Mom's Tangy Tomato-Basil Dressing and Marinade
My mother would make this deliciously tangy dressing frequently. I thought the recipe was lost forever, but a few years ago I was overjoyed to find it in one of her treasured old metal recipe boxes which she left to me.
I'm not certain where she first found this one as she was an avid recipe collector, trading recipes with friends and family, I suspect it may just as well been clipped from a magazine years ago.
If you don't mind a sweet dressing, I think you'll like this one, it's vaguely reminescent of a Catalina-style dressing. Delicious on lettuce or spinach salads, and makes a top-notch marinade for grilled chicken, fish or shrimp. I also like to serve it as a dip with raw vegetables.
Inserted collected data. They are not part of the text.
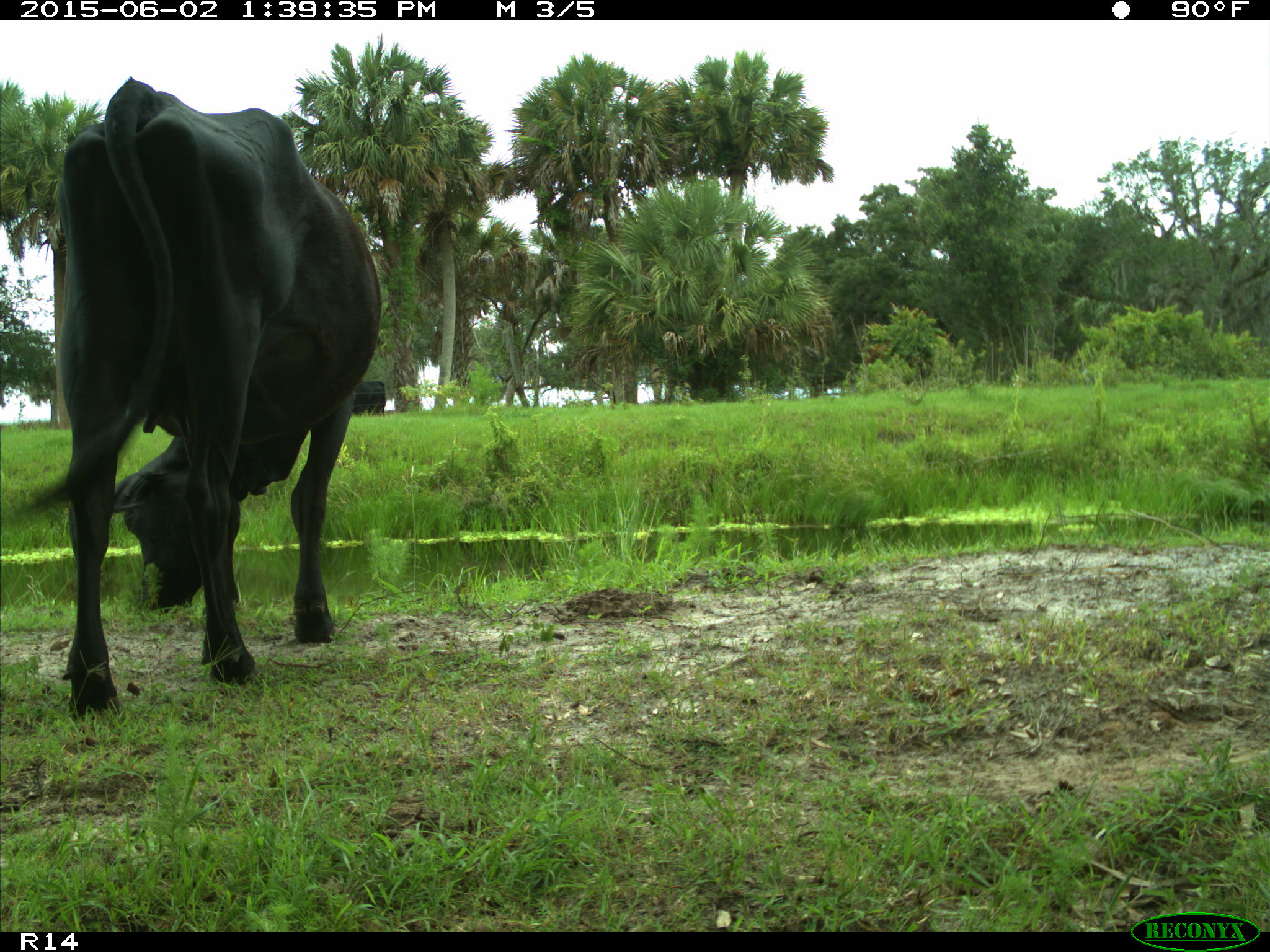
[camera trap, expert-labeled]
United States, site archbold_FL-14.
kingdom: Animalia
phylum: Chordata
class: Mammalia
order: Artiodactyla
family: Bovidae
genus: Bos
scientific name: Bos taurus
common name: domestic cow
Bos taurus (domestic cow).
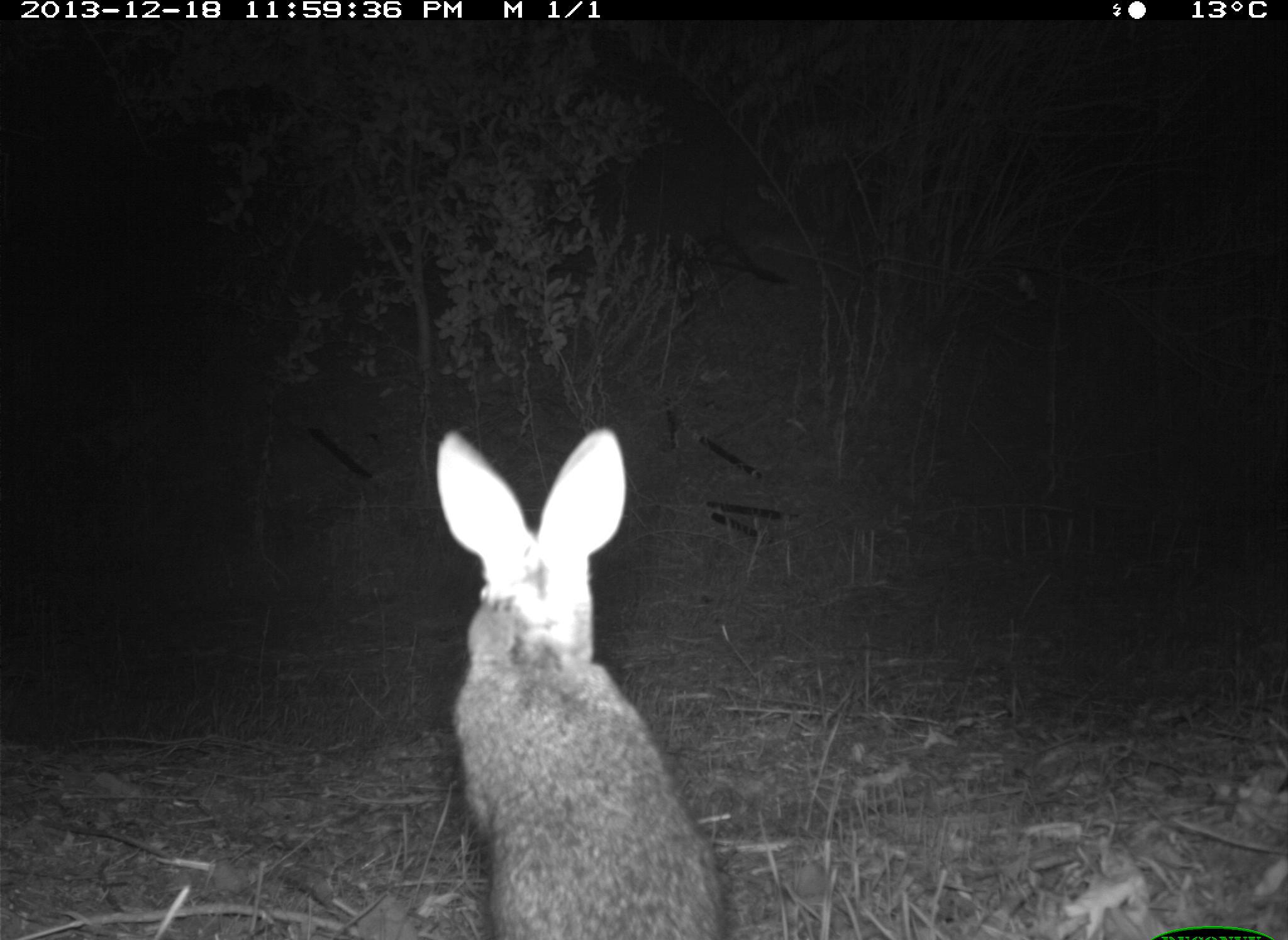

Mom's Tomato Basil Dressing and Marinade
1 cup vegetable oil (I use canola)
1/2 cup chili sauce (the mild kind, from the bottle) You can also use the bottled tomato based seafood cocktail sauce from the bottle, in a pinch.
1/2 cup tomato ketchup
1/2 cup sugar
1/2 cup vinegar; either apple cider vinegar or white vinegar.
1 teaspoon salt
Several grinds of freshly ground black pepper
1 clove garlic, peeled
1 large fresh tomato, skin removed
2 teaspoons dried basil
If you like a thin dressing add up to 1 cup of cold water. I prefer a thick dressing, so I add very little water; sometimes only 2 Tablespoons or so, depending upon how juicy the tomato happens to be.
Place all ingredients in the blender container and process until perfectly smooth and well combined. You can use it right away, but the flavors will bloom if you refrigerate overnight. Store tightly covered in the refrigerator, it will keep about 2 weeks.
*You could substitute fresh basil leaves (increasing the amount) if you are using the dressing/marinade right away, otherwise dried basil works best in this recipe.